> Exercise
Reproduce the listing below character for character; drop every image.

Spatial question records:
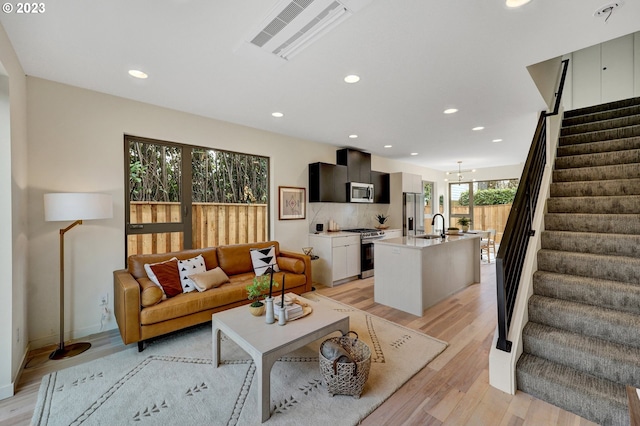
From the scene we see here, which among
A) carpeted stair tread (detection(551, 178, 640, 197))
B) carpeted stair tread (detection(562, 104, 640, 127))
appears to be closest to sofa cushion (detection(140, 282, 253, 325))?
carpeted stair tread (detection(551, 178, 640, 197))

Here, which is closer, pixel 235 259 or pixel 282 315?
pixel 282 315

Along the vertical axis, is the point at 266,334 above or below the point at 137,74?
below

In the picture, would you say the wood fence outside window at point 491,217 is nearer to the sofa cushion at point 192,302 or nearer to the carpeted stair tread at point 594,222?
the carpeted stair tread at point 594,222

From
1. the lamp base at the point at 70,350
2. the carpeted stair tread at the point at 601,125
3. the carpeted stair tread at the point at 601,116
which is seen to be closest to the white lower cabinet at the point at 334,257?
the lamp base at the point at 70,350

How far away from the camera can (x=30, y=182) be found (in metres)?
2.58

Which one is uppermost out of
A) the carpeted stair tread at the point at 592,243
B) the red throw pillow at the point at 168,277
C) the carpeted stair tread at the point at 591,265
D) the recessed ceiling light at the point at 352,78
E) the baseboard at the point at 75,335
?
the recessed ceiling light at the point at 352,78

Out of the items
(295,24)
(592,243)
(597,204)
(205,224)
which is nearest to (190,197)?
(205,224)

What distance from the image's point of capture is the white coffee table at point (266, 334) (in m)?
1.73

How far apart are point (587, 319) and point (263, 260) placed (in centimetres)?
330

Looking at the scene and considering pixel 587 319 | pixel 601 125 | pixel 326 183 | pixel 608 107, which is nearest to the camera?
pixel 587 319

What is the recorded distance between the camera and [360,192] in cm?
568

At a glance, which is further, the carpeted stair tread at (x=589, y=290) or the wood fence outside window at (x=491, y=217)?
the wood fence outside window at (x=491, y=217)

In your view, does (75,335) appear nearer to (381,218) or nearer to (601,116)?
(381,218)

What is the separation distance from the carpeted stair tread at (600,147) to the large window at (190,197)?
4.23 meters
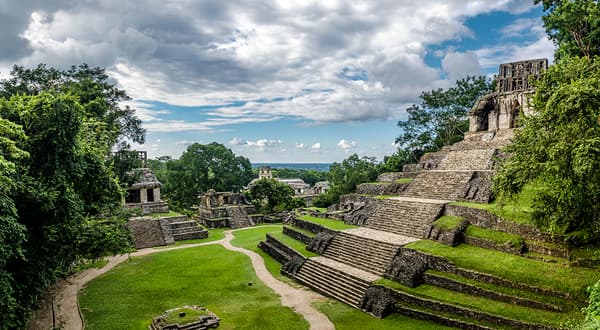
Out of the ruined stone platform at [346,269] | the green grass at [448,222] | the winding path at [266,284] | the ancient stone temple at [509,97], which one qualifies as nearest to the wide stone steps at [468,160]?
the ancient stone temple at [509,97]

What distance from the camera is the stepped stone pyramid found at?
15141 mm

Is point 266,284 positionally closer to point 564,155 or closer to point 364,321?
point 364,321

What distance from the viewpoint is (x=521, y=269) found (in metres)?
12.0

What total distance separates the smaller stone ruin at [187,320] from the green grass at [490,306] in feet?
21.0

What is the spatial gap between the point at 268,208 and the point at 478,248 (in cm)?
2543

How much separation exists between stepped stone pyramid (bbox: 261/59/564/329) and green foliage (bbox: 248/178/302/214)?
41.3ft

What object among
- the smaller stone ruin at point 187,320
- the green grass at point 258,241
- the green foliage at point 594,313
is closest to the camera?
the green foliage at point 594,313

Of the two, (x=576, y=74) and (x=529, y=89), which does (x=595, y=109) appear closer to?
(x=576, y=74)

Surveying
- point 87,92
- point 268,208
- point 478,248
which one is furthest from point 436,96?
point 87,92

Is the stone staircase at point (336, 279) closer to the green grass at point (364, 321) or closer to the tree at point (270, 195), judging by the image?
the green grass at point (364, 321)

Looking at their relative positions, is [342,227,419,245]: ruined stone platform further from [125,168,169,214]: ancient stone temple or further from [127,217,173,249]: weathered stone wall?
[125,168,169,214]: ancient stone temple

> Output of the exercise
From the scene we see here, which among
A) carpeted stair tread (detection(551, 178, 640, 197))
B) carpeted stair tread (detection(562, 104, 640, 127))
appears to be closest to sofa cushion (detection(140, 282, 253, 325))?
carpeted stair tread (detection(551, 178, 640, 197))

Here, which is closer, pixel 235 259 or pixel 282 315?
pixel 282 315

Along the vertical axis, is the point at 266,334 above or below the point at 137,74?
below

In the picture, would you say the wood fence outside window at point 491,217 is nearer to the sofa cushion at point 192,302 or nearer to the carpeted stair tread at point 594,222?
the carpeted stair tread at point 594,222

From
1. the lamp base at the point at 70,350
2. the carpeted stair tread at the point at 601,125
3. the carpeted stair tread at the point at 601,116
which is seen to be closest to the white lower cabinet at the point at 334,257?
the lamp base at the point at 70,350

How far away from the camera can (x=30, y=182) be found (in metres)?
2.58

Which one is uppermost out of
A) the carpeted stair tread at the point at 592,243
B) the red throw pillow at the point at 168,277
C) the carpeted stair tread at the point at 591,265
D) the recessed ceiling light at the point at 352,78
E) the baseboard at the point at 75,335
?
the recessed ceiling light at the point at 352,78

Out of the items
(295,24)
(592,243)
(597,204)
(205,224)
which is nearest to (190,197)?
(205,224)

What distance from the image's point of capture is the white coffee table at point (266, 334) (in m)?
1.73

How far apart are point (587, 319) and point (263, 260) placed (in centimetres)?
330

Looking at the scene and considering pixel 587 319 | pixel 601 125 | pixel 326 183 | pixel 608 107, which is nearest to the camera?
pixel 587 319

What is the recorded distance between the camera and [360,192] in cm?
568

At a glance, which is further, the carpeted stair tread at (x=589, y=290) or the wood fence outside window at (x=491, y=217)?
the wood fence outside window at (x=491, y=217)

In your view, does (75,335) appear nearer to (381,218) or nearer to (601,116)?
(381,218)

What is the separation distance from the carpeted stair tread at (600,147) to the large window at (190,197)?
4.23 meters
Out of the ruined stone platform at [346,269] | the green grass at [448,222] | the winding path at [266,284] | the ancient stone temple at [509,97], which one qualifies as nearest to the wide stone steps at [468,160]?
the ancient stone temple at [509,97]

What distance from the camera is the stepped stone pyramid found at?
15141 mm

Is point 266,284 positionally closer to point 564,155 or closer to point 364,321?
point 364,321

What distance from the viewpoint is (x=521, y=269) found (in metres)?
12.0

What total distance separates the smaller stone ruin at [187,320] from the green grass at [490,306] in feet?
21.0

What is the spatial gap between the point at 268,208 and the point at 478,248 (in cm)?
2543

How much separation exists between stepped stone pyramid (bbox: 261/59/564/329) and green foliage (bbox: 248/178/302/214)?
41.3ft

What object among
- the smaller stone ruin at point 187,320
- the green grass at point 258,241
- the green foliage at point 594,313
is closest to the camera?
the green foliage at point 594,313

Of the two, (x=576, y=74) and (x=529, y=89), which does (x=595, y=109) appear closer to?
(x=576, y=74)

Surveying
- point 87,92
- point 268,208
- point 478,248
which one is furthest from point 436,96?
point 87,92

Is the stone staircase at point (336, 279) closer to the green grass at point (364, 321) or closer to the tree at point (270, 195), judging by the image?
the green grass at point (364, 321)

Looking at their relative positions, is [342,227,419,245]: ruined stone platform further from [125,168,169,214]: ancient stone temple or further from [127,217,173,249]: weathered stone wall?
[125,168,169,214]: ancient stone temple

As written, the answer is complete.